AP Photo/Julie Jacobson, File
It was inevitable. Even if Virginia Beach hadn’t taken place on Friday, there was no chance that Connecticut Governor Ned Lamont wasn’t going to sign three gun control bills into law. The only question was how long would it take for him to break out his pen.
Connecticut Gov. Ned Lamont signed three bills Monday that tighten gun control, including Ethan’s Law, which calls for the safe storage of firearms in households where children are present.
Lamont also signed a ban on “ghost guns,” which can be assembled at home by purchasing parts online, and a ban on storing unlocked guns in unattended vehicles.
The measures are all aimed at promoting gun safety in the state, and are acts Lamont previously applauded following their approval in the state House of Representatives.

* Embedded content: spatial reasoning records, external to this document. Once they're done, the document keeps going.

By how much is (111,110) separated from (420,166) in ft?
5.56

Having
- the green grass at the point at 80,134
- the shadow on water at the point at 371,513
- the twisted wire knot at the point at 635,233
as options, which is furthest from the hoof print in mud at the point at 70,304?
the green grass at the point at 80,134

“The overwhelming majority of Connecticut residents want us to close the gaping loopholes that allow guns to get into the wrong hands, and any measure that encourages safe gun storage to help keep children, residents, and families safe is an action I will always support,” Lamont said, after the House passed Ethan’s Law and the ban on ghost guns.
However, not everything within the bill was absolute garbage.
The bill also expands the age range for firearm safety programs to extend from kindergarten through grade 12, rather than grade eight. Lamont has supported the legislation since it was first introduced. It previously passed the House with a 127 to 16 vote.
I’ve advocated for firearm safety programs to be part of school curriculums. While this bill doesn’t go quite that far, it does put firearm safety in the schools at every grade level. Frankly, that will do far more to ensure the safety of kids than requiring parents to lock up their guns so they’re unable to access them in an emergency.
Of course, that’s where the hopes for anything non-stupid ends.
Banning “ghost guns” is beyond idiotic since the people you have to worry about are people who don’t care about the law in the first place. They may have to drive a bit further to get the parts in question. That’s at most.
The truth is, all of the parts are sold as replacement parts for existing weapons, except the lower receivers. All a “ghost gun” ban does is ban the selling of incomplete receivers that lack serial numbers. However, files exist out there that anyone with a CNC machine can mill one out of a block of aluminum all on their own. They don’t need a less than 80 percent receiver.
With the new law in place, the only people who will be doing that will be pretty much the very people the law is meant to thwart.
How many times do we have to explain to people like the legislators in Connecticut that criminals do not obey the law? It’s part of the job description, yet they keep creating rules that have, at best, only a minimal impact on the bad guys. Then again, it’s about all gun-grabbing politicians know how to do.